Su interés por el campo lo hizo radicar en Treinta y Tres, desde
donde ejerció su profesión por veinte años, con denuedo y sin
interés material. Su sobrino, el Prof. Dr. Jorge Bouton, con cuya
amistad me honré, ha dicho: “Le recuerdo -yo muy niño- marchar
a caballo o en su “breque” a través de leguas y leguas, para
asistir una parturienta o sondar una vejiga retenida.”
Falleció en su ciudad natal el 5 de junio de 1940.

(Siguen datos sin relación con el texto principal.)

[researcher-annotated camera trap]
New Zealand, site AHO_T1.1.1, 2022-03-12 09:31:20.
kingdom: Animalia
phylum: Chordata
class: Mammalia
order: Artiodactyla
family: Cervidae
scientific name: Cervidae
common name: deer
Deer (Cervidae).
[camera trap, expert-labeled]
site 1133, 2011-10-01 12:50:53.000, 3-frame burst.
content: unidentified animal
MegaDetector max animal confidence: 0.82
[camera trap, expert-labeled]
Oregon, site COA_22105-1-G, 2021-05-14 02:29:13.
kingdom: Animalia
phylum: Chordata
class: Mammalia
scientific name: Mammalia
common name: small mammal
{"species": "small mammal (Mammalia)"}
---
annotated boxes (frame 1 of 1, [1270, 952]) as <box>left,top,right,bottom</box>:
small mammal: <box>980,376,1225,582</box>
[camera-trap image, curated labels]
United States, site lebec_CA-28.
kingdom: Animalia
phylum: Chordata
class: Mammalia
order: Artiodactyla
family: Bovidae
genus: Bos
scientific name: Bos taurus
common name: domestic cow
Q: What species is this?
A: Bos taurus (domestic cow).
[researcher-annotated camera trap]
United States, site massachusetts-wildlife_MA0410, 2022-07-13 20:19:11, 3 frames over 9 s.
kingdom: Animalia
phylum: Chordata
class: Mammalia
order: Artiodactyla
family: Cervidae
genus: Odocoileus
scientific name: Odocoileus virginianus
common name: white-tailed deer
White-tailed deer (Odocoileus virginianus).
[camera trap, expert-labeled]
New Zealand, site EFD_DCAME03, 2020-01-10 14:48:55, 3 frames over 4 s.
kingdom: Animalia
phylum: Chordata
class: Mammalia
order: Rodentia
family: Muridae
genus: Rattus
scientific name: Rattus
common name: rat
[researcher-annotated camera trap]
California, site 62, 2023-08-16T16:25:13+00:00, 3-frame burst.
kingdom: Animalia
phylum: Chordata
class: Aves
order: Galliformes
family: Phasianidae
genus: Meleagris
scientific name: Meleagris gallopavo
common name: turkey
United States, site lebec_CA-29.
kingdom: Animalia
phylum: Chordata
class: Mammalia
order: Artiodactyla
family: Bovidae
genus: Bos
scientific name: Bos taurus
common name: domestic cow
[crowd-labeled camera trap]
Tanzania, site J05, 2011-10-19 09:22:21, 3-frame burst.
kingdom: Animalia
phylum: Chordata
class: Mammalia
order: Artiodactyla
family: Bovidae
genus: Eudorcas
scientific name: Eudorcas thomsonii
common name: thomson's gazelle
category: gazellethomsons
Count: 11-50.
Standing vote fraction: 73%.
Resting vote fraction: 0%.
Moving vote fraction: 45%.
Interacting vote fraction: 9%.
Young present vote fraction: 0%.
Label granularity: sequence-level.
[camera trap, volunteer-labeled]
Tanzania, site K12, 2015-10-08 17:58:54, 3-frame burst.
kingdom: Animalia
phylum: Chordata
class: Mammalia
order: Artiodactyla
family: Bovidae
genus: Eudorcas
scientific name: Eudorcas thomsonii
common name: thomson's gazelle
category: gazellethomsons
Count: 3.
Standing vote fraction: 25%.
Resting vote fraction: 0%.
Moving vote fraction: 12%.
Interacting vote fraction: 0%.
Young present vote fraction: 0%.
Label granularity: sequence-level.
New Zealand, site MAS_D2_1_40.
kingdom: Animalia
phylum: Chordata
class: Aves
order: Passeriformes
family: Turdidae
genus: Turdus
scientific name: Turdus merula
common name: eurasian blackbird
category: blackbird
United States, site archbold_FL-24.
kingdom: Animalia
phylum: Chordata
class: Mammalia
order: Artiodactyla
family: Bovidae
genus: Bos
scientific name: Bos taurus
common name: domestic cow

Médico general y obstetra, a la par que sociólogo adelantado, fue
prolijo a la hora de verter al papel las costumbres de la gente de
nuestra antigua campaña. Transmitió una colección de notas que
aprovecharán los investigadores de hoy y mañana.
Asombra la imparcialidad con que él, hombre de ciencia, trata y
expone muchas de las cosas en que, obviamente, no creía pero que
estaban -y añadiría, están aún- en los usos de mucha gente del
ambiente rural y de los que habiendo formado parte de el,
emigraron a las ciudades y poblados, trasladando viejas creencias,
prácticas y pareceres.
Sin duda Bouton no desdeñó el papel de la medicina tradicional, en
una época en que esta sabiduría fue contrapuesta con la medicina
moderna o científica, en expansión.
Así describe a esos personajes llamados curanderos: “Individuo
que hace de médico sin serlo.
Es un hombre que se dedica a curar enfermedades por medio de agua
fría, con yuyos, pero también con palabras, venceduras, etc. ¿Qué
a fulano lo picó una víbora? Hay que vencerlo. ¿Qué a zutano le
duele la garganta? Son los agallones, que se curan con saliva, en
ayunas, etc. Pero lo que adquiere la mayor importancia, es evitar
el pasmo, que se adquiere en invierno por el frío y en el verano
por el sol y el calor, y pasmo es toda infección.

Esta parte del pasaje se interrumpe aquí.